Computational Identification and Stuart-Landau Modeling of Collective Dynamical Behaviors of Octuple Laminar Diffusion Flame Oscillators

TL;DR

This study computationally and theoretically investigates collective behaviors of octuple laminar diffusion flame oscillators in annular chambers, identifying five dynamical modes and modeling them with a Stuart-Landau approach.

Contribution

It introduces a novel computational and theoretical framework for analyzing collective flame behaviors and models these dynamics using a Stuart-Landau model with time-delay coupling.

Findings

Identified five distinct dynamical modes of flame oscillators.

Established a regime diagram based on normalized frequency and a combined parameter.

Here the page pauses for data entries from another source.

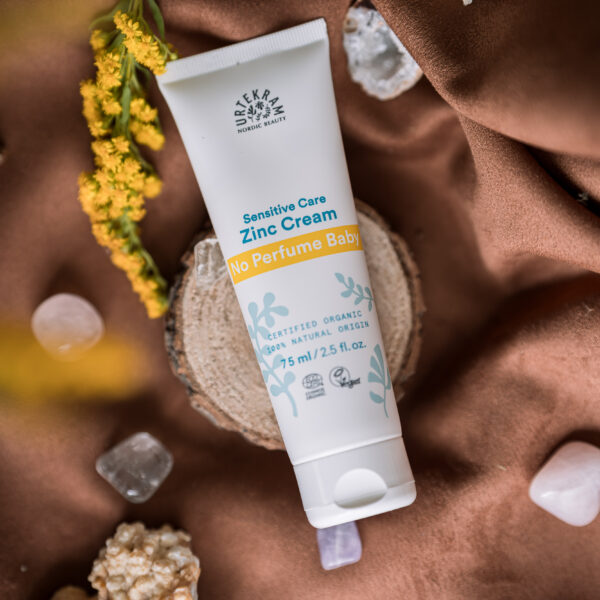 urtekram-zinkzalf-sudocreme-billen-kraamzorg-kraamgevoel-kraamweek-kraamtijd-borstvoeding-baby-babyuitzetlijst-webshop-duurzaam-natuurlijk-zwangerschap-bevalling-moeder-baby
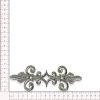 Aplique decorativo bordado plata con diseño ornamental simétrico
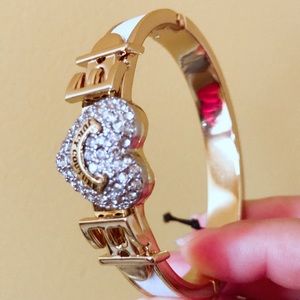 Juicy Couture “LOVE” Bracelet with Crystal stone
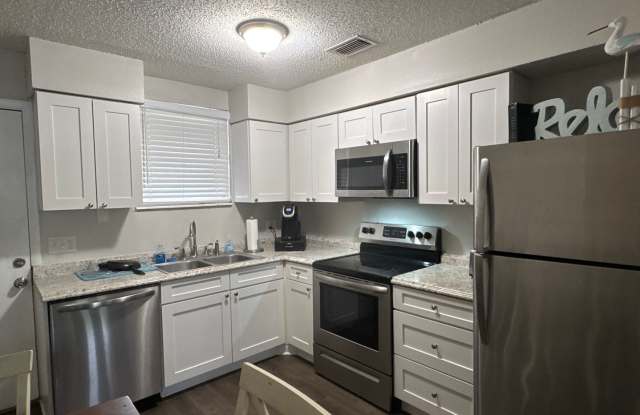Fully Renovated 2 Bed / 1 Bath Apartment! Furnished  Unfurnished Options Available - 2121 Gordon Avenue, Jacksonville Beach, FL 32250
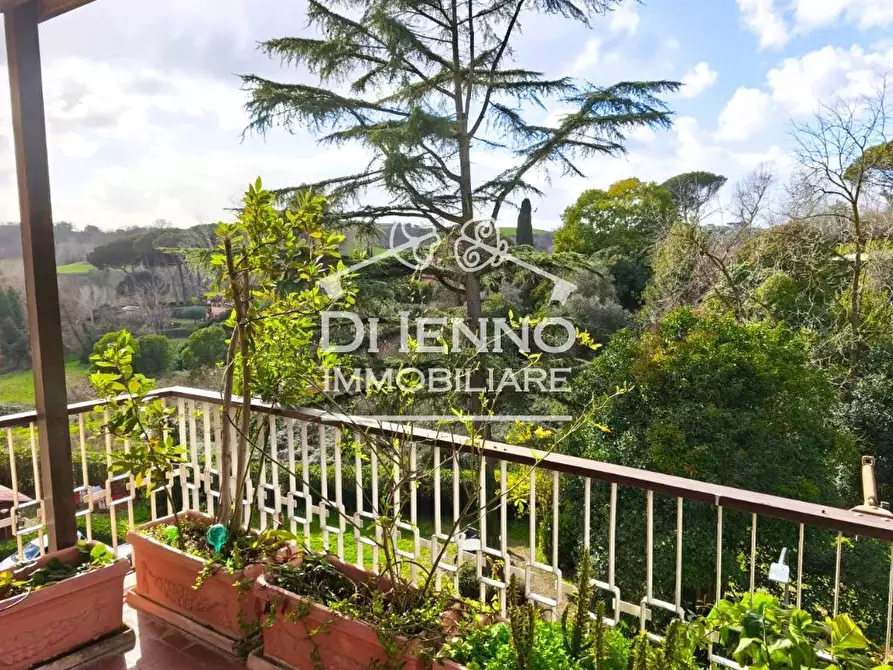 Immagine 30 di Casa trifamiliare in vendita  in Via Campodimele, 75 a Roma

Determined bifurcation points for mode transitions.

Abstract

Annular chambers, consisting of multiple flame nozzles, are frequently used in many industrial processes, for example, rocket engines and gas turbines. In the study, we proposed a novel approach to the problem of annular combustion with emphasis on the collective dynamical behaviors that its individuals do not have. A series of circular arrays of octuple flickering laminar buoyant diffusion flames were investigated computationally and theoretically. Five distinct dynamical modes, such as the merged, in-phase mode, rotation, flickering death, partially flickering death, and anti-phase modes, were computationally identified and interpreted from the perspective of vortex dynamics. A unified regime diagram was obtained in terms of the normalized flame frequency f/f_0 and the combined parameter ({\alpha}-1)Gr^1/2, where {\alpha}=l/D is the ratio of the flame separation distance l to the flame nozzle diameter D and Gr is the Grashof number. The bifurcation transition from the in-phase mode and the anti-phase mode to the totally or partially flickering death occurs at ({\alpha}-1)Gr^1/2=655+-55. In addition, a Stuart-Landau model with a time-delay coupling was utilized to reproduce the general features and collective modes of the octuple oscillators flame systems.